I’ve tagged this question as “Basic”, although I’m not sure if it can be answered at that level.

A friend pointed me to this article: https://www.msn.com/en-ph/news/opinion/what-einstein-may-have-gotten-wrong/ar-BB12w95x

Here’s a quote:

In other words, the world is indeterministic; the future is open. Time, Gisin said, “is not unfolding like a movie in the cinema. It is really a creative unfolding. The new digits really get created as time passes.”

I read that as saying that the “present” has a special meaning and that the future doesn’t actually yet exist.

Nicolas Gisin appears to be a respected physicist working at a lab at the University of Geneva. He has published articles in Nature Physics, which appears to be a decent journal, as far as I can tell. The article quotes other physicists taking his ideas seriously. Anyway, he doesn't sound like a crackpot.

### EXCERPTED DATA
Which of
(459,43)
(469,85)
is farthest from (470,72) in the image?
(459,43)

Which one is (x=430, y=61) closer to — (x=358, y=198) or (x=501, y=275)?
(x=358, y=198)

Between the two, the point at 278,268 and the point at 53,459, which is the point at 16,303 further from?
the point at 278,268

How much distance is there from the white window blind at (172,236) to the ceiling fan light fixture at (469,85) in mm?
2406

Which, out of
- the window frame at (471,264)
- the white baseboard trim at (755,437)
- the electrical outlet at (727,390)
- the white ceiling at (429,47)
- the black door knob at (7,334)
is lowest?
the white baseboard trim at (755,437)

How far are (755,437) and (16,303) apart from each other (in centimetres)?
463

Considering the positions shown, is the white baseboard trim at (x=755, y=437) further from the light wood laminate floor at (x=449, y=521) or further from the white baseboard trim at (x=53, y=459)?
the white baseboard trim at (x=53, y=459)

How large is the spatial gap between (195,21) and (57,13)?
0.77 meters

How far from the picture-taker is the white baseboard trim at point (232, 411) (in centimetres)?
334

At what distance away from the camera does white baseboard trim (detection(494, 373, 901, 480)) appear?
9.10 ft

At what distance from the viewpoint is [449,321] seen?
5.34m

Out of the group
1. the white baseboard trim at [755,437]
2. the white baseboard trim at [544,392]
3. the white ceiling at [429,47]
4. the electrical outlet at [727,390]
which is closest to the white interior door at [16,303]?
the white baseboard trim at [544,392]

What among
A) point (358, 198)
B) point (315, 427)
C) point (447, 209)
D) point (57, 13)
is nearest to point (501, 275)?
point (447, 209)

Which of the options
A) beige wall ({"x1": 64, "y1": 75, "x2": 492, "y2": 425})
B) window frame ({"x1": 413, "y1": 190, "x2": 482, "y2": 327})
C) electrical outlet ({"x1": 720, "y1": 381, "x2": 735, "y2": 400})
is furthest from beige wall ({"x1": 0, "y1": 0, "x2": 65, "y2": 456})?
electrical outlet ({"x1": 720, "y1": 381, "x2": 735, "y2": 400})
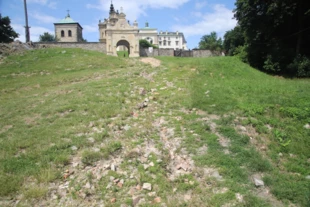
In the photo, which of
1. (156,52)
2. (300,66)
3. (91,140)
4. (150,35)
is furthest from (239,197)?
(150,35)

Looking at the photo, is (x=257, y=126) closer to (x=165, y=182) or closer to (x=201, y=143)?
(x=201, y=143)

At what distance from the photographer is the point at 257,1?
16.2m

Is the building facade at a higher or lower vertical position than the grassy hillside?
higher

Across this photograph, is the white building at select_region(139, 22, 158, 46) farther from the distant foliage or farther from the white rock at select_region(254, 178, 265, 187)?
the white rock at select_region(254, 178, 265, 187)

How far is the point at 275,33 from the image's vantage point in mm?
18688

### YOUR OBJECTIVE
Pick up the post about physicist Nicolas Gisin and the open future, continuing from its final sentence.

### WRITTEN REPLY
This seems counter to a relativistic view of the universe. Perhaps the “present” is a difficult term to define? I would choose as a definition all the points in spacetime which have the same time coordinate. Since spacetime coordinates are relative to an observer, it would seem that observers moving at different speeds would never be able to agree on which events are in the “present”, “past” or “future”.

Yet we share the same universe—even if we disagree on the coordinates for an event, the event is universal. It would seem that if my future has yet to be created, you might consider that a chunk of your past is missing.

Is there anyone familiar enough with Gisin’s work to provide some insight at a basic level, how Gisin manages to support the concept of a future that is being created without undermining relativity theory?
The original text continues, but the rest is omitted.